§ Your goal: Give the records again word for word. Leave every picture out.

§ Source records:

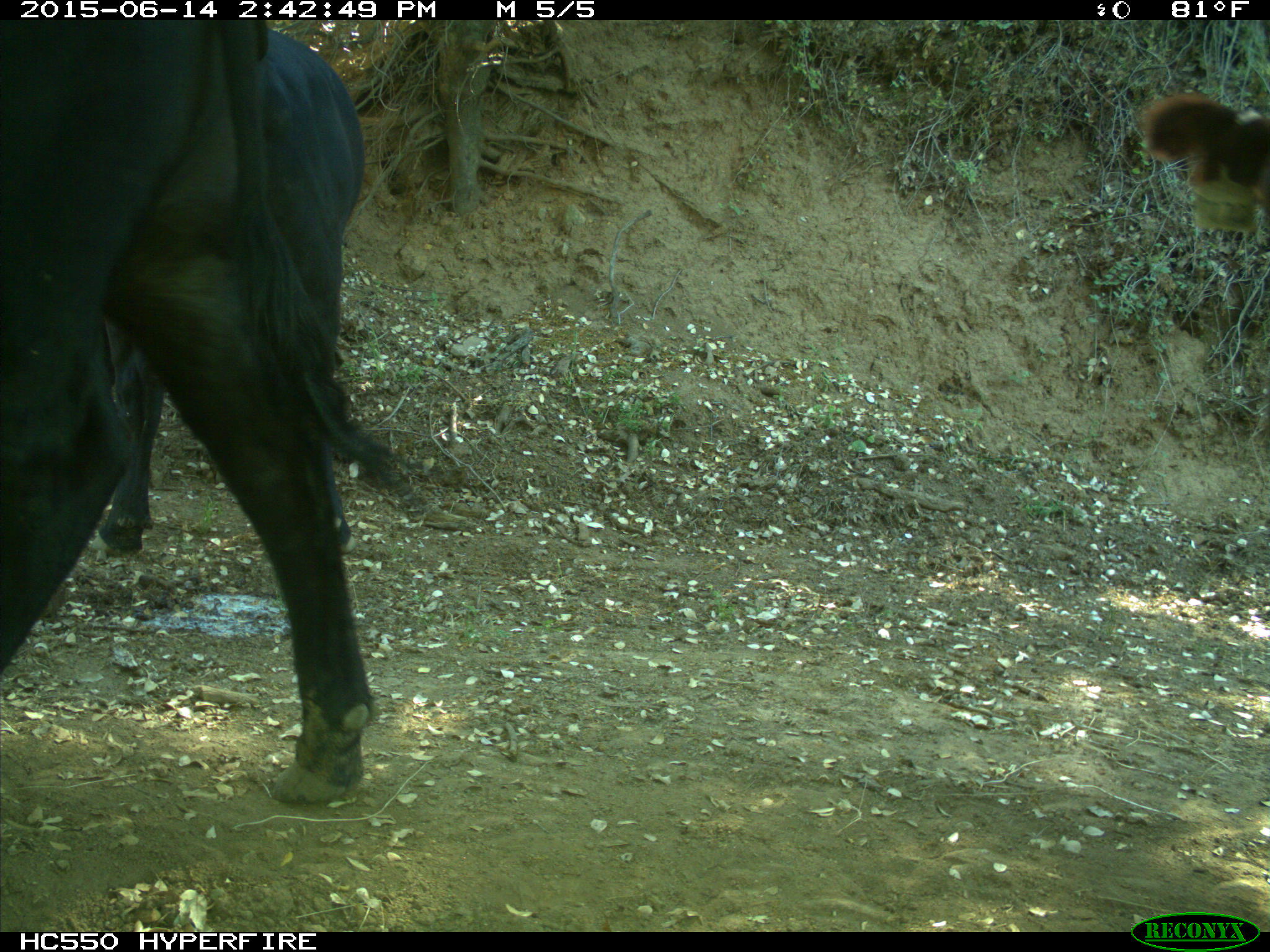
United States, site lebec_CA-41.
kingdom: Animalia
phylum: Chordata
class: Mammalia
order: Artiodactyla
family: Bovidae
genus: Bos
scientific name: Bos taurus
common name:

§ Exercise answer:
United States, site lebec_CA-41.
kingdom: Animalia
phylum: Chordata
class: Mammalia
order: Artiodactyla
family: Bovidae
genus: Bos
scientific name: Bos taurus
common name:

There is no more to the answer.